MINHA EMPRESA, MEU EMPREGO – No Centro também estão empreendedores individuais, especialmente prestadores de serviço que mantém ofícios hoje quase extintos. É o caso do último “lambe-lambe” da cidade, o Rogério Bueno, que tem seu ganha-pão na Foto Rápido, uma banquinha de fotografias bem no meio da Praça Carlos Gomes. Em tempo de fotografia digital e smartphones, esses estabelecimentos foram derrubados ou transformados em barraquinhas de sorvete. Mas Rogério decidiu manter o negócio que era do sogro quando ele se aposentou, em 2006, e hoje vê que fez a escolha certa: as fotos 3×4 para documentos ainda têm muita procura — são cerca de 30 a 40 fotos por dia, vendidas a R$ 20 o pacote com oito cópias. “Pretendo me aposentar aqui”, diz.

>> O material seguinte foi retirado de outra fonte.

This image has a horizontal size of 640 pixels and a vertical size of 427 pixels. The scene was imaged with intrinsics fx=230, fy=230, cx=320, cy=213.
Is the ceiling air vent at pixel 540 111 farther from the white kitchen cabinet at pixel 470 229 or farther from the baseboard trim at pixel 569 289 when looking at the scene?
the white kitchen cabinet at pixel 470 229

Rogério, o último “lambe-lambe” de Curitiba: banquinha de fotos 3×4 movimenta a Praça Carlos Gomes.

No número 19 da rua Amintas de Barros, sapatos, tênis, botas, botinas, sandálias, chinelos, sapatilhas e cintos ganham vida extra com os reparos e reformas do Noel. Desde 1982, sempre no Centro de Curitiba, Noel Jardim de Almeida dedica-se ao ofício de sapateiro. O artesão começou na Saldanha Marinho e há 15 anos atende na pequena portinha com vista para o Teatro Guaíra. Além dos consertos, a Sapataria Almeida oferece cadarços, palmilhas, tiras para havaianas, entre outros apetrechos para um melhor e mais confortável caminhar. Com uma clientela fiel, incluindo bailarinas e bailarinos do Ballet Guaíra, Noel resiste na profissão ancestral.

“Cada vez temos menos sapateiros, mas sigo atendendo muita gente. A turma gosta do meu trabalho e sempre está me indicando”, conta Noel.

O coração do empreendedorismo, realmente, está no Centro. E pulsa cada vez mais forte.